Ein Automobilzulieferer – vom Handwerksbetrieb zum florierenden Industriebetrieb

Ein Automobilzulieferer – vom Handwerksbetrieb zum florierenden Industriebetrieb

 

Ausgangssituation

In den Sechzigern baute der Vater mit viel Engagement und Fleiß „seinen Betrieb“ auf. Der ganzen Familie, besonders den Kindern, gab er von Anfang an die Möglichkeit im Betrieb  mitzuarbeiten.
Im Jahr 2001 war es soweit, dass die Kinder der Meinung waren, den Betrieb mit 80 Mitarbeitern und vier Millionen Euro Umsatz in Eigenverantwortung zu übernehmen. Grundsätzlich war der Vater damit einverstanden.

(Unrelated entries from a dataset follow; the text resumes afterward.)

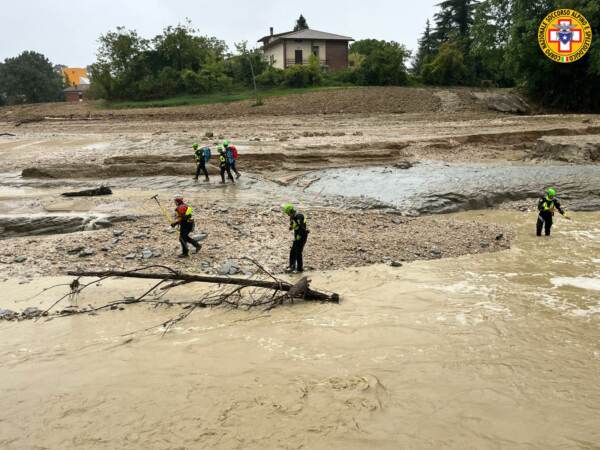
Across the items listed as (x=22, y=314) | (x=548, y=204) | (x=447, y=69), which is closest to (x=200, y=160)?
(x=22, y=314)

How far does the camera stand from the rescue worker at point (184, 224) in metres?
9.84

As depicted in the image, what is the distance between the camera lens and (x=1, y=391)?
5.66 m

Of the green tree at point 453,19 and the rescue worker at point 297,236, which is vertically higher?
the green tree at point 453,19

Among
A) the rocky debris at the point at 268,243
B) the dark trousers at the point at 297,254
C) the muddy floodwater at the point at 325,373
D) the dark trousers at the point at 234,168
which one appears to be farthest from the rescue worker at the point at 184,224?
the dark trousers at the point at 234,168

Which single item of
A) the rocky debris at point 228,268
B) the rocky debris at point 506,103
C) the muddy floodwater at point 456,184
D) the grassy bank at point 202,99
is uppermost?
the grassy bank at point 202,99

Wie nicht anders zu erwarten, gab es zunächst unterschiedliche Meinungen über den Kurs des Unternehmens. Dem Vater, der am Ende seiner Laufbahn noch weiter von den finanziellen Ergebnissen des Unternehmens abhängig war, war es wichtig, das Unternehmen wie bisher weiterzuführen und keine weiteren Risiken einzugehen. Die Kinder, voller Energie, wollten Wachstum mit modernen Methoden. So entstand eine herausfordernde Situation. Zu den familiären Meinungsverschiedenheiten stand das Unternehmen vor der Aufgabe, sich mit geringem Eigenkapital vom großen Handwerksbetrieb zum Industriebetrieb zu entwickeln.

Zielsetzung unserer Arbeit

Das Unternehmen unter Berücksichtigung des extremen Wachstums und geringer Eigenkapitalbasis nachhaltig zukunftsfähig zu entwickeln und in die nächste Unternehmergeneration zu führen.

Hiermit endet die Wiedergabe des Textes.